→ **Text**:
- - - -
# Wasserkühlung GTX 980ti SLI



## warawarawiiu (28. Juli 2015)

*Wasserkühlung GTX 980ti SLI*

Hallo,


Ich habe mir vor kurzem einen neuen PC zusammengestellt und bin mit dem auch recht zufrieden.

ALLERDINGS:

Er ist tierisch laut. Das kommt aber grundlegend nur von den 2 Grakas.....und tierisch heiß werden die auch 


Ich würde deshalb gerne die 2 Karten leiser und besser Kühlen mit OC potenzial (nur ein wenig).

Die CPU läuft mit einem Noctua DH 14 selbst übertaktet  wirklich flüsterleise, die Gehäuse Lüfter sind auch kaum zu hören, deshalb suche ich auch NUR nach einer einfachen Kühllösung für die 2 Grafikkarten.



Gibt es ein "Komplettpaket" für um die 500€ mit dem so was machbar ist?
Ich habe noch keine Komponenten dafür.
Davor selber Hand an zu legen scheue ich mich aber auch nicht


----------



## Elzoco (29. Juli 2015)
- - - -
→ **Aufgaben zum Material**:
[1] Schreibe aus dem Forentext zur Wasserkühlung den Abschnitt von „Die CPU läuft“ bis einschließlich „die 2 Grafikkarten.“ wortgetreu ab.
[2] Schreibe den Forentext zur Wasserkühlung dort weiter, wo er endet.

→ **Datensatz**:
- - - -
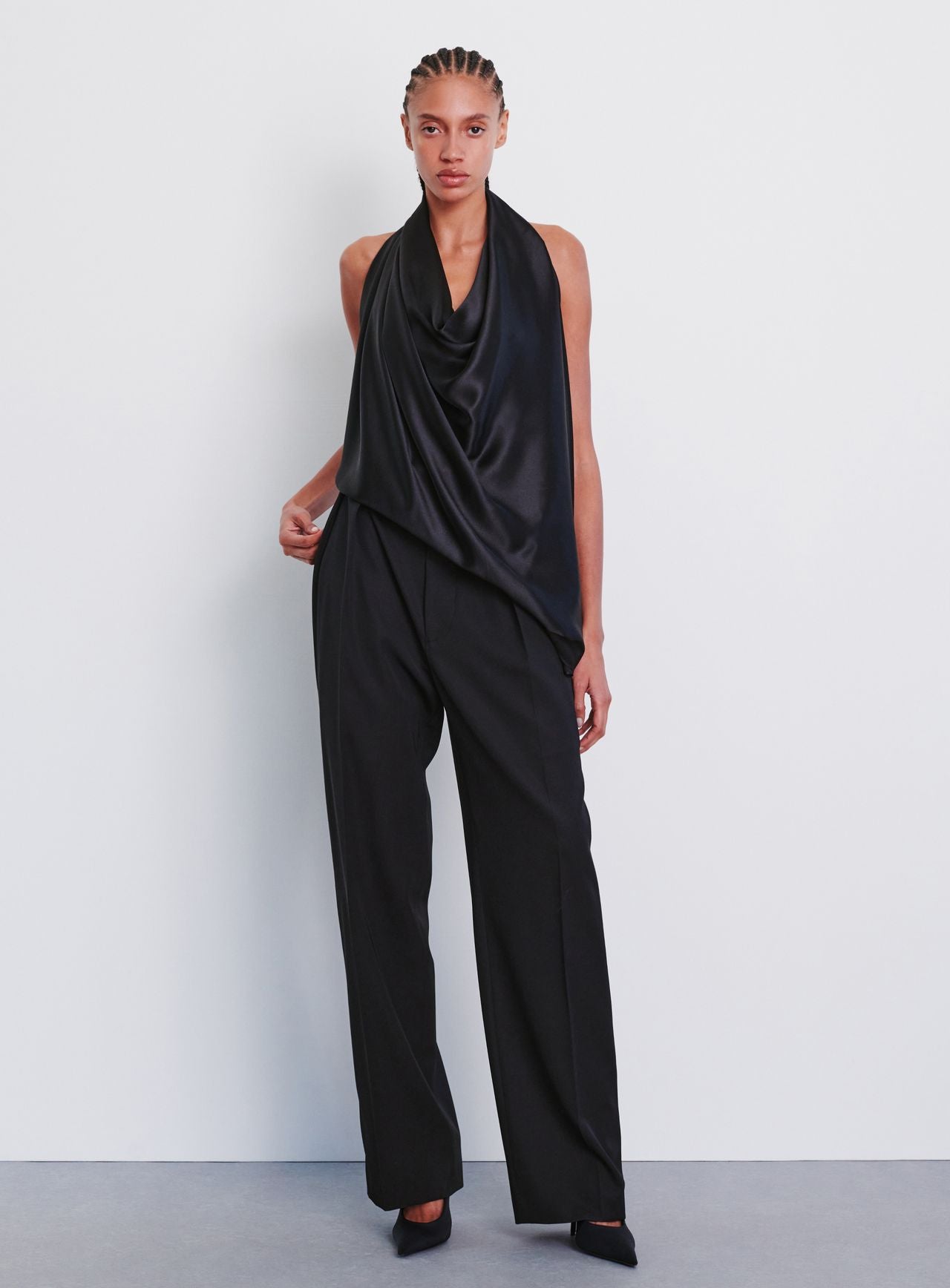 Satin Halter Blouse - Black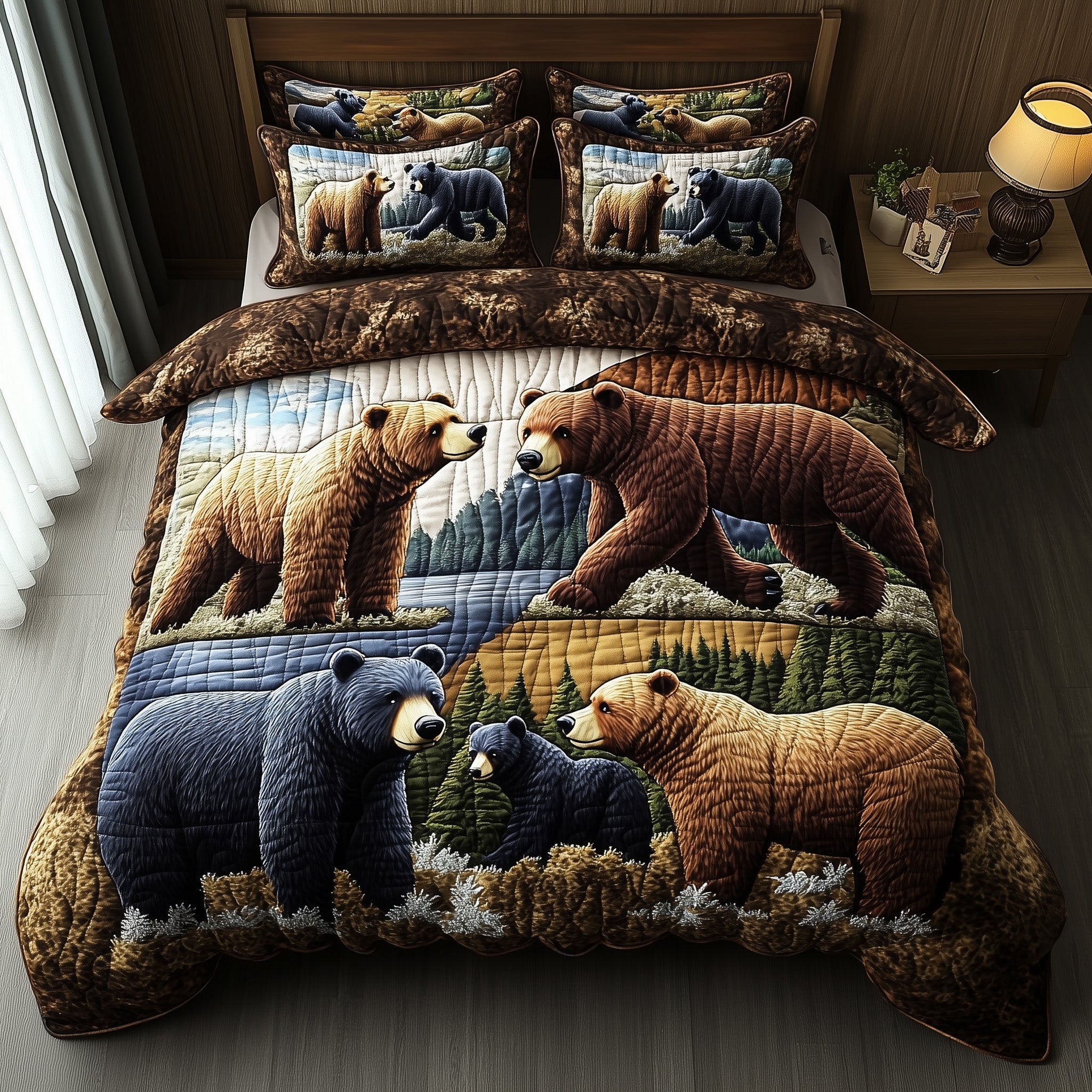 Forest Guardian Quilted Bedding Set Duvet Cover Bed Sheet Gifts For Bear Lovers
- - - -
→ **Lösungen**:
[1]
Die CPU läuft mit einem Noctua DH 14 selbst übertaktet  wirklich flüsterleise, die Gehäuse Lüfter sind auch kaum zu hören, deshalb suche ich auch NUR nach einer einfachen Kühllösung für die 2 Grafikkarten.

[2]
*AW: Wasserkühlung GTX 980ti SLI*

Welche Ti's hast du denn?
Cpu würde ich trotzdem noch mit einbinden, ein guter Kühler beginnt ab ca 35€


----------



## warawarawiiu (29. Juli 2015)

*AW: Wasserkühlung GTX 980ti SLI*



Elzoco schrieb:


> Welche Ti's hast du denn?
> Cpu würde ich trotzdem noch mit einbinden, ein guter Kühler beginnt ab ca 35€



hallo,

Ich habe die Gainward 980ti Standard 

Ich möchte nach Möglichkeit auch keinen dicken Kasten neben den öV stellen oder Schläuche aus dem Gehäuse hängen haben.

Es gibt bei Alternate hybridkühler, taugen die was?


----------



## Morgoth-Aut (29. Juli 2015)

*AW: Wasserkühlung GTX 980ti SLI*



warawarawiiu schrieb:


> Er ist tierisch laut. Das kommt aber grundlegend nur von den 2 Grakas.....und tierisch heiß werden die auch
> 
> 
> Ich würde deshalb gerne die 2 Karten leiser und besser Kühlen mit OC potenzial (nur ein wenig).



Hi,

Was verstehst du unter "tierisch heiß"? 

Welches Gehäuse hast du den? Ein Richtwert für eine Wakü: Pro 100W 120mm Lüfterfläche, musst schauen ob sich das Intern bei dir ausgeht, sonst bräuchtest du was Externes.


----------



## warawarawiiu (29. Juli 2015)

*AW: Wasserkühlung GTX 980ti SLI*

Hallo, die temp ist 90℃ und es taktet dann auch herunter.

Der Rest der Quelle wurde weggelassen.